Love the setup FlyingHellFish. So organized and classy. I like the choice of doors with the red/clear glass.


----------



## Ameisen (Sep 8, 2013)

For an acrylic tank, any furniture/stand you use will have to have something in the center supporting it as well; a simple shelf of wood with no central support will deform, causing possible failure of the tank. You will want to have either joists and/or braces to transfer the weight to the corner support columns, and/or you will want to add central support columns.


----------



## OVT (Nov 29, 2011)

crice8 said:


> + substrate which with a 2"ish layer in my 40 gallon is almost 90lbs.. then the tank itself weighs 58 lbs... then any equipment, decorations, hardscapes, plants,light fixtures, glass tops, etc...
> 
> There is a reason why stands made for aquarium use come with a weight rating... For this OP's 5 gallon there may be no problem at all... But I don't ant someone else here on the forum with a larger tank to purchase something like this for a large tank trusting advice of the forum and destroying an apartment or house... especially those of us who are not the actual owner of the property and rent.


- my comment was not advise, but a fact
- nothing to do with rent vs own
- forum's advise is for thinking people; cannot fix stupid
- physics before emotions

Anyways, valid points on warp, which is a function of distances to weight-bearing supports.

The total weight of the tank is not sufficient information for choosing a stand: it is the weight (pressure) per area that really counts, in conjunction with weight distribution. In other words, a piece of furniture with a "strip" base can safely support more weight then one of the same footprint but with 4 legs.
Structural Engineering at work.

v3


----------



## FlyingHellFish (Nov 5, 2011)

^ Ok, now I'm a bit worried. I have a middle support beam on this desk, think I'm good? It's a 17 gallon ish tank.


----------



## Bettafins (Apr 9, 2013)

FlyingHellFish sweet setup. Nice tank too!


----------



## talontsiawd (Oct 19, 2008)

FlyingHellFish said:


> ^ Ok, now I'm a bit worried. I have a middle support beam on this desk, think I'm good? It's a 17 gallon ish tank.

> Exercise instructions:
**1)** In the forum thread on aquarium stands, how much does crice8 say the substrate in the 40 gallon tank weighs?
**2)** Continue the forum thread on aquarium stands from the point where it stops.

> Supplied entries:
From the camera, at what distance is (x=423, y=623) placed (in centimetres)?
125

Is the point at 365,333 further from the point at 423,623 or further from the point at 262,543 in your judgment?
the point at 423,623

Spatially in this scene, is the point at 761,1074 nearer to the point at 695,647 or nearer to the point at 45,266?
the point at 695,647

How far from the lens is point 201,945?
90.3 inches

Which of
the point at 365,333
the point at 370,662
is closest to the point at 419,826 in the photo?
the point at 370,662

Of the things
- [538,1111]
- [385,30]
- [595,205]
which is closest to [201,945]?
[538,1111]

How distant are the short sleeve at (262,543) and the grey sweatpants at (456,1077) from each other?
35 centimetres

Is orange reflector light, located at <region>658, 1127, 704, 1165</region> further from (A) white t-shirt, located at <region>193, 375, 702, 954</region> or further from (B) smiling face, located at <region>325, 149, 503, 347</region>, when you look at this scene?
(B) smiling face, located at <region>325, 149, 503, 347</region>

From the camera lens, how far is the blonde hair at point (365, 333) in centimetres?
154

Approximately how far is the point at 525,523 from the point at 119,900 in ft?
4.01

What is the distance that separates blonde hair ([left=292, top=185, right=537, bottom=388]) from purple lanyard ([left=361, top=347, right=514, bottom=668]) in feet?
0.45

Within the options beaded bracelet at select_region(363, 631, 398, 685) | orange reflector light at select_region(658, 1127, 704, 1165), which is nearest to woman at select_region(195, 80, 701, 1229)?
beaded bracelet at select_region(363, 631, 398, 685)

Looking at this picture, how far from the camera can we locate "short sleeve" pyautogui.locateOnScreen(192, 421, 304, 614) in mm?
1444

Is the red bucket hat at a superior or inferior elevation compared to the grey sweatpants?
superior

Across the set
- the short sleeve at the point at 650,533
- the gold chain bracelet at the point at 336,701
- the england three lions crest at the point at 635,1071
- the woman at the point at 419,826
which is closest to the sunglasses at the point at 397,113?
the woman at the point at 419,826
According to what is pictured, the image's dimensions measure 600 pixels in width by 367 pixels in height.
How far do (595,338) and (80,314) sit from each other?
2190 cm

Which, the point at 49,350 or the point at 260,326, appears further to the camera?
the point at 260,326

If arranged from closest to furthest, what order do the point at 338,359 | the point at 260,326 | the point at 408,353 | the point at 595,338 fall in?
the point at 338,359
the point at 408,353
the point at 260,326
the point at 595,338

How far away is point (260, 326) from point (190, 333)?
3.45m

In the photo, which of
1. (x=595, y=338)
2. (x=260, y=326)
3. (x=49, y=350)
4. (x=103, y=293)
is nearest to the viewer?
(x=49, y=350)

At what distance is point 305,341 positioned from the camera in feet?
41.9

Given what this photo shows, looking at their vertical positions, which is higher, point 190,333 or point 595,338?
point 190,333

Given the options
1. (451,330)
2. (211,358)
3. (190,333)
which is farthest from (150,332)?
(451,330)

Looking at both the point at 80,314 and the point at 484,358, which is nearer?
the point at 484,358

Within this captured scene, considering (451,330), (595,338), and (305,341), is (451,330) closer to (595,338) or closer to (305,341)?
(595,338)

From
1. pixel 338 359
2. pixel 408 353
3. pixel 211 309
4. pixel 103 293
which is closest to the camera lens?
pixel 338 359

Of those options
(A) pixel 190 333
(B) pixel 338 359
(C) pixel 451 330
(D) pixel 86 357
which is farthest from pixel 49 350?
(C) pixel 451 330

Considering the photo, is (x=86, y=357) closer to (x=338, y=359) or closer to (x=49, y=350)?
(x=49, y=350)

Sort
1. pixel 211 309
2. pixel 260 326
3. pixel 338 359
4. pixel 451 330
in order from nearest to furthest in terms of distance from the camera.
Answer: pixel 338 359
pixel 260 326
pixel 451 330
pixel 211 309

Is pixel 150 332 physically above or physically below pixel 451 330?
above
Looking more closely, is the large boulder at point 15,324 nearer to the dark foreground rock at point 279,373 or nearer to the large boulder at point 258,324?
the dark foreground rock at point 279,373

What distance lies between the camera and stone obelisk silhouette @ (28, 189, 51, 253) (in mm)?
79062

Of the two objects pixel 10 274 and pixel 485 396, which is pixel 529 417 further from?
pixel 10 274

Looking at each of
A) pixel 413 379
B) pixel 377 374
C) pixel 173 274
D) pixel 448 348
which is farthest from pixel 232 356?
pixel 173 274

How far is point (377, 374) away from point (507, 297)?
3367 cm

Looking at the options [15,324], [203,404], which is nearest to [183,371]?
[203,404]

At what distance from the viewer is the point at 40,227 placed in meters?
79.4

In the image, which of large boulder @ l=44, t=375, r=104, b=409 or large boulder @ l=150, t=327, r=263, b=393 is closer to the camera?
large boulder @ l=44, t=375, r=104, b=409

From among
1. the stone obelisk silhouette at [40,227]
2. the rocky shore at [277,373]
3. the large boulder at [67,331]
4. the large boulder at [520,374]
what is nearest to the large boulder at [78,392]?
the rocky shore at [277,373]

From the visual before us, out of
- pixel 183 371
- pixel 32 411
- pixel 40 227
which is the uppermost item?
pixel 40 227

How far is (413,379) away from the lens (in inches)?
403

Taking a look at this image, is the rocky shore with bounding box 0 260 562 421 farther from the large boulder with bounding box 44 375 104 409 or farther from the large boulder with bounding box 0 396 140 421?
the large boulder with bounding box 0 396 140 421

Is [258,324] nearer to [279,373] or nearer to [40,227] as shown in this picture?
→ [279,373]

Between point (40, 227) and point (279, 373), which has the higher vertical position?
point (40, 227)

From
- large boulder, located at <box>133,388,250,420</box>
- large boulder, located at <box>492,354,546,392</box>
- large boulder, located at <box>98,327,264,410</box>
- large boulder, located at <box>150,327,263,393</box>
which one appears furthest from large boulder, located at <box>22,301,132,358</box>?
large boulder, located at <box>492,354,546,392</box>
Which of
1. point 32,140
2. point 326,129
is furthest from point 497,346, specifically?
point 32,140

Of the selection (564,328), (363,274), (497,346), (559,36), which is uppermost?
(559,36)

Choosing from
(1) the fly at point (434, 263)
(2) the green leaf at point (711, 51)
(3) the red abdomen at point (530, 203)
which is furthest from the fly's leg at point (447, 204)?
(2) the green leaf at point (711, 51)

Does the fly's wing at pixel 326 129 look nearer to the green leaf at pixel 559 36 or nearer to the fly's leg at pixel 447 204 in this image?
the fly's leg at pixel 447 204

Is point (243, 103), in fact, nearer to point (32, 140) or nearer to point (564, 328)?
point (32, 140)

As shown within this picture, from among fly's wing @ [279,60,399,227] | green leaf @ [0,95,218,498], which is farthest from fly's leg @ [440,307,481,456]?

> Responses:
**1)** Almost 90 lbs, with a layer about 2 inches deep.

**2)**
Your stand looks way more supportive/well made than my actual aquarium stand that advertizes up to a 37 that I have kept a 29 on for years. Very similar design, just looks more substantial in where it is supported both on sides, middle and top.


----------



## talontsiawd (Oct 19, 2008)

Too add...I know people have opinions on this but I am not asking opinions on the difference between a solid wood stand, a DIY stand or the like.


Like many, I have a stand that is already made out of MDF that was made for aquarium use. It is lower grade MDF than most Ikea stuff. It has a simple middle support, much like many Ikea stuff. Ikea MDF is not all that bad when you compare it to MDF stands you find at Petco/Petsmart. Ikea furniture often has 1in or more on side panels but I never see anything less than 1/2 in, what my stand has. Most Ikea stuff I have has threaded inserts and bolts. My stands have the small screw setup with the little circle locking ring. Not that Ikea lamaite is great but it looks good, doesn't hold up as well as it should. My stand looks worse to start, holds up worse than Ikea. Don't get me wrong, Ikea and others have some really awful furniture that should ever be used to hold any weight but that isn't all of their furniture.


My cliff notes/main point is that I am not trying to find Ikea/other furniture that compares to an expensive, solid stand that doesn't fit my home decor. I am trying to find something that compares to my particle board stands that kind of fit my decor that are built as bad as most other furnature I have ever owned. My stand would be considered really crappy by Ikea standards but has been going well for 4-5 years without a problem. If we need to make comparisons, compare a $100 MDF stand with a center panel type brace to other furniture and stop there. Lets be real as to what we are comparing to what. I, and others, wouldn't be looking for $100-200 furnature in lieu of a $400 stand, it's not to save money, it's to expand options.

Sorry for the rant, just saying that the few who have posted have inspired me, the original poster, while others nay say without really understanding how similar it all is.


----------



## tarsman013 (Aug 26, 2013)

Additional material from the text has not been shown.